In both regions, about 18% of the participants in the second invitation round were newcomers. The sensitivity for detection of invasive cancers was calculated as screen detected cancers/(screen detected cancers + interval cancers). During the first invitation round, sensitivity was 87% in Copenhagen and 80% in Fyn. In Copenhagen, 11% of the invasive cases detected during the first invitation round had the final diagnosis made during the second invitation round, and in the present analysis were counted as incident cases during the second round. In Copenhagen, the participation rate declined from 71% during the first invitation round, to 65 and 63% in the subsequent rounds, tending to lower the observed incidence during the later rounds. In Fyn, 88% participated in the first round. Thus, several factors tended to push the incidence upwards during the second and third invitation rounds, and only one factor operated in the opposite direction. This incidence was similar to that expected without screening and therefore seems a good indicator of no overdiagnosis.

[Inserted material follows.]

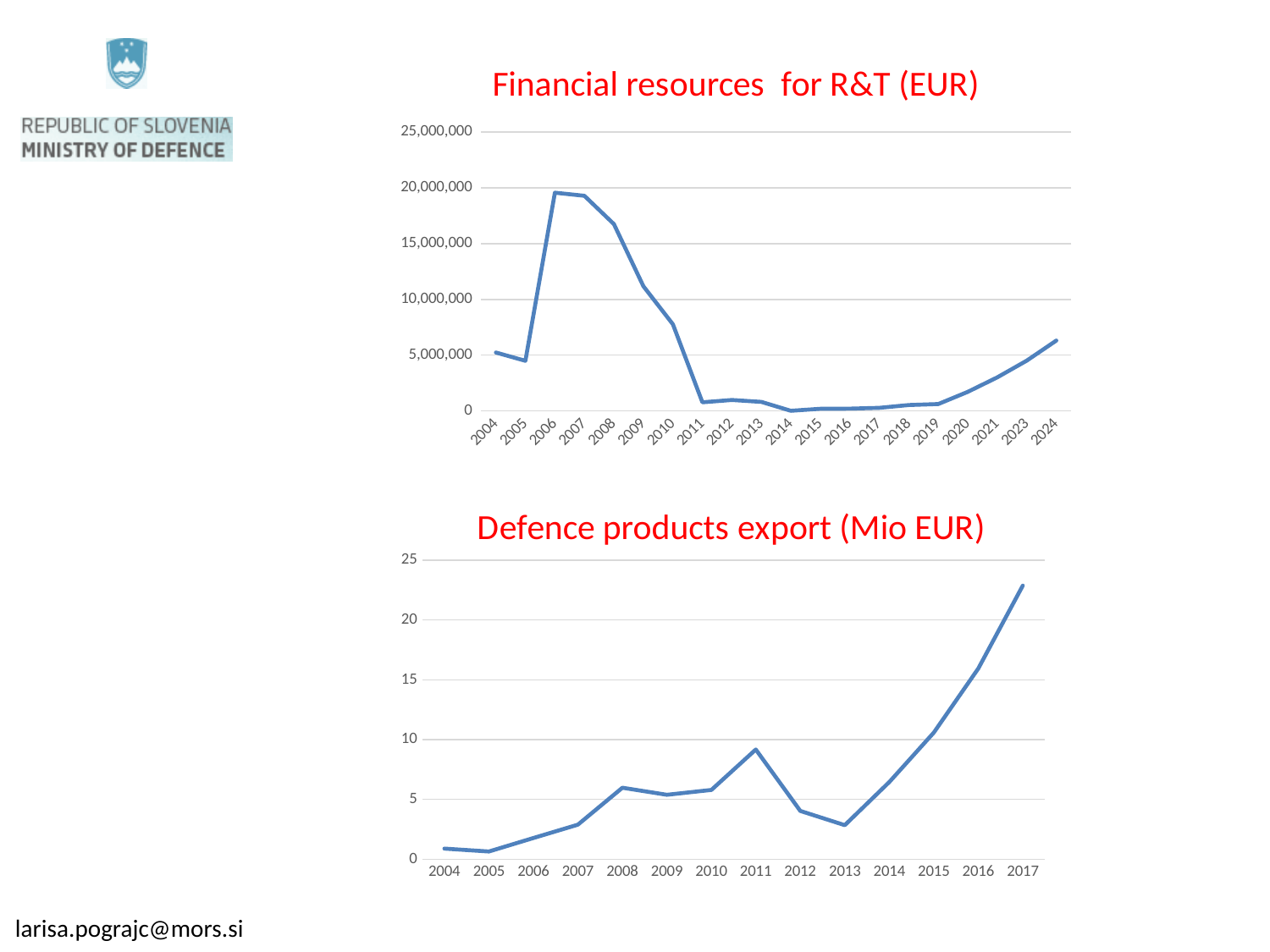
What kind of chart is the 'Defence products export (Mio EUR)' chart? line chart In the 'Defence products export (Mio EUR)' chart, is the value for 2013 greater or less than 5? less In the 'Defence products export (Mio EUR)' chart, how many years are shown on the x axis? 14 In the 'Financial resources for R&T (EUR)' chart, which year has the larger value, 2006 or 2011? 2006 In the 'Defence products export (Mio EUR)' chart, is the value for 2017 greater or less than 20? greater In the 'Defence products export (Mio EUR)' chart, do the values rise or fall from 2013 to 2017? rise In the 'Financial resources for R&T (EUR)' chart, how many years are labelled on the x axis? 20 In the 'Financial resources for R&T (EUR)' chart, is the value for 2006 greater or less than 15,000,000? greater In the 'Financial resources for R&T (EUR)' chart, do the values rise or fall from 2007 to 2011? fall What kind of chart is the 'Financial resources for R&T (EUR)' chart? line chart In the 'Defence products export (Mio EUR)' chart, which year has the highest value? 2017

In both Copenhagen and Fyn, throughout the programme about 11% of the screen-detected cases were DCIS. We tabulated the combined incidence of invasive breast cancer and screen-detected DCIS cases, but the pattern was almost identical with that for invasive cancer only (data not shown).

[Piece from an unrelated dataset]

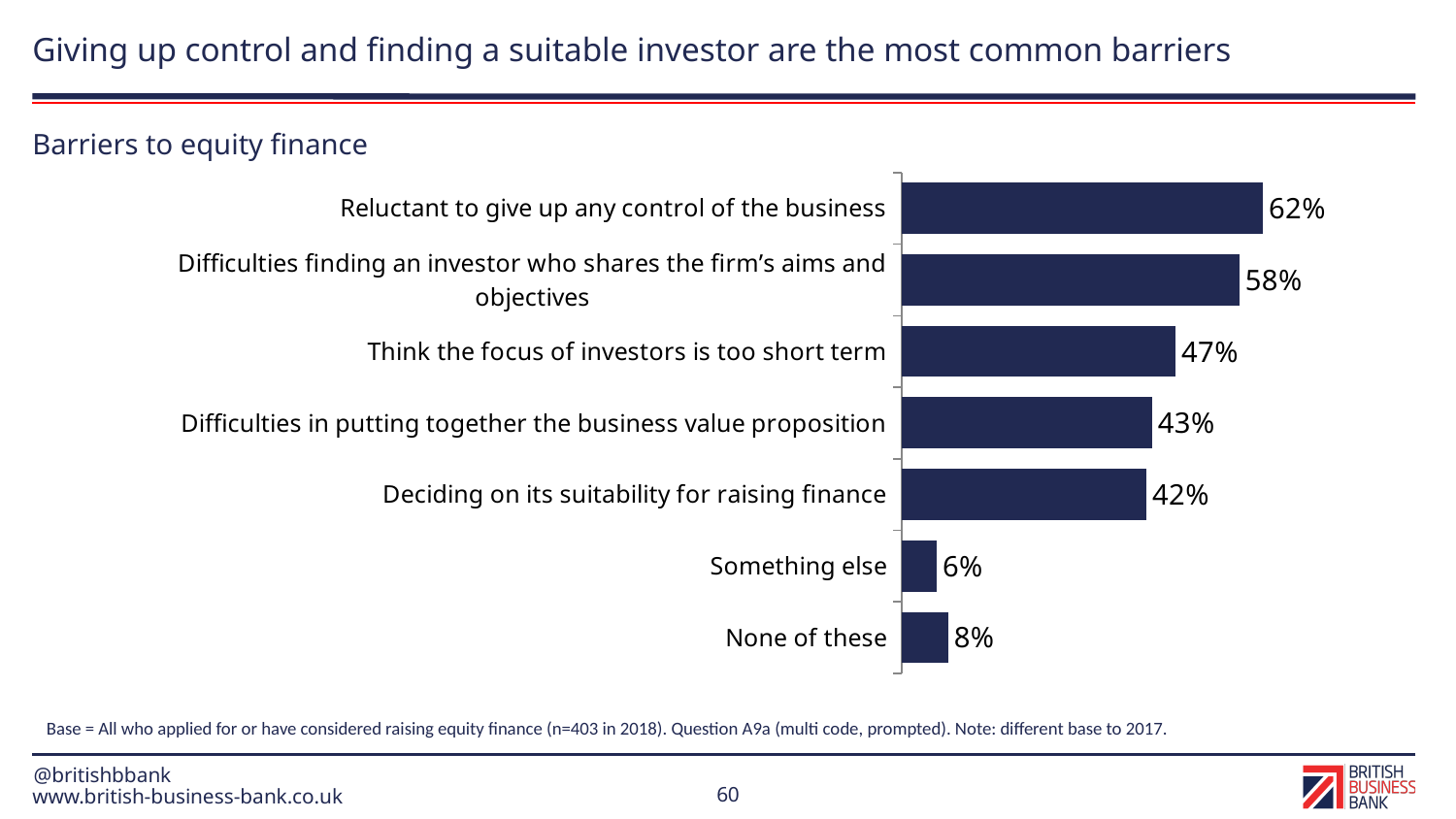
Which is larger: 'Something else' or 'None of these'? None of these What is the value for 'Think the focus of investors is too short term'? 47% What is the title of the chart? Barriers to equity finance What percentage is shown for 'None of these'? 8% Which barrier has the highest percentage? Reluctant to give up any control of the business Which is larger: 'Difficulties in putting together the business value proposition' or 'Deciding on its suitability for raising finance'? Difficulties in putting together the business value proposition What percentage of respondents cited 'Reluctant to give up any control of the business' as a barrier? 62% What is the difference between 'Reluctant to give up any control of the business' and 'Difficulties finding an investor who shares the firm's aims and objectives'? 4 percentage points What is the difference between 'Think the focus of investors is too short term' and 'Deciding on its suitability for raising finance'? 5 percentage points What type of chart is shown on the slide? Bar chart How many categories are shown in the chart? 7 Which category has the lowest percentage? Something else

In Frederiksberg, the increase in the incidence continued after the first invitation round. This small municipality is located within Copenhagen, and the incidence prior to screening was similar in the two areas. It should be noted that the second invitation round was postponed for 4 months when Frederiksberg was incorporated into the Copenhagen programme. The detection rate of invasive cancer and DCIS was 9.5 per 1000 screened in the first invitation round in Frederiksberg compared with 11.9 per 1000 screened in Copenhagen. In the second invitation round, however, the detection rate in Frederiksberg was 8.2 per 1000 screened, whereas it was 6.3 per 1000 in Copenhagen. The two municipalities thus had similar average detection rates for the first two invitation rounds: (9.5+8.2)/2=8.9 and (11.9+6.3)/2=9.1, respectively.

Our study showed that in Copenhagen and Fyn, incidence during the second and third invitation rounds was fairly similar to that expected in the absence of the screening. It is therefore reasonable to conclude that screening did not lead to overdiagnosis of breast cancer. The pattern was different in the small municipality of Frederiksberg, where the continued high incidence during the second invitation round was probably partly because of a low sensitivity during the first round.

Overdiagnosis is an important potential disadvantage of screening, which is difficult to monitor in gradually introduced or opportunistic screening. Our results indicate that well-organised mammography screening can operate without overdiagnosis of breast cancer.